Working with results

The Results tab shows parsed output as formatted markdown by default. The toolbar offers several options:
  • Copy — Copy the output to your clipboard
  • Download — Save results as a file
  • JSON — Toggle to see the raw API response structure
The JSON view is useful for understanding exactly what your code will receive. Each chunk includes:
{
  "type": "text",
  "content": "Your extracted text here...",
  "bbox": {
    "left": 0.05,
    "top": 0.12,
    "width": 0.4,
    "height": 0.03,
    "page": 0
  }
}
Bounding boxes use normalized coordinates (0-1 range relative to page dimensions), making them consistent across different document sizes.

Processing multiple files

Studio supports batch processing.

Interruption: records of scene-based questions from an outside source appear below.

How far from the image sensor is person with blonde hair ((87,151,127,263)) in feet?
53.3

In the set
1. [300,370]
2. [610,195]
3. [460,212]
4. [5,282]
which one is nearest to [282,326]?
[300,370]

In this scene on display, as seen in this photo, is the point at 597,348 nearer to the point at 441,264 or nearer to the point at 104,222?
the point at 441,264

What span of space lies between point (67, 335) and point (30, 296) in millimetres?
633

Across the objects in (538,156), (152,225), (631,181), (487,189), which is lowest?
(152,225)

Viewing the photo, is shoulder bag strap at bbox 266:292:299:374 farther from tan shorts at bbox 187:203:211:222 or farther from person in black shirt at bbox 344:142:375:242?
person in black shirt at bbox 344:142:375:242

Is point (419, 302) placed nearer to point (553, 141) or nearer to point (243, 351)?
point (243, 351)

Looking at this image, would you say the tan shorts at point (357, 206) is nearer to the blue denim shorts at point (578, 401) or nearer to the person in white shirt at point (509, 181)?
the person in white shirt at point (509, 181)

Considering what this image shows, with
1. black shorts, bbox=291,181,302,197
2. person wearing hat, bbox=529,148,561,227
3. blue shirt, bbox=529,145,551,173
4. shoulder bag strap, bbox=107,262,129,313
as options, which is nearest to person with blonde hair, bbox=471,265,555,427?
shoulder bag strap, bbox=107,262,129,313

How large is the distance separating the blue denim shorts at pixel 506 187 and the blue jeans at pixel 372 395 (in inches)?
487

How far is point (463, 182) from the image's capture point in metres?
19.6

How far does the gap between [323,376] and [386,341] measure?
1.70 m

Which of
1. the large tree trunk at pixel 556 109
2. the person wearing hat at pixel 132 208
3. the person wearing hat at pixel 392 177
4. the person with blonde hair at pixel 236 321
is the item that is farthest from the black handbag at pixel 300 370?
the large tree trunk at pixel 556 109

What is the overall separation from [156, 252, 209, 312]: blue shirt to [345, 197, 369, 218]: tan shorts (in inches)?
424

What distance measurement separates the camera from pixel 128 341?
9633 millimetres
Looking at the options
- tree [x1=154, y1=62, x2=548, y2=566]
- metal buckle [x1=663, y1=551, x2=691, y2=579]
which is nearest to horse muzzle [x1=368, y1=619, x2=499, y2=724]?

Add multiple files using the Add file button in the file carousel, then check All Files before clicking Run to process the entire batch with your current configuration. This is helpful for testing configurations across a representative sample before deploying. If results vary significantly across documents, you may need to adjust settings or consider whether a single pipeline can handle your document variety.

From Parse to Extract

Parse alone gives you the document’s content and structure. If you need specific fields—invoice totals, contract dates, patient names—add an Extract step. Click Add in the pipeline header to chain Parse → Extract, creating a multi-step pipeline you can deploy with a single Pipeline ID. See Extract Pipeline for schema configuration.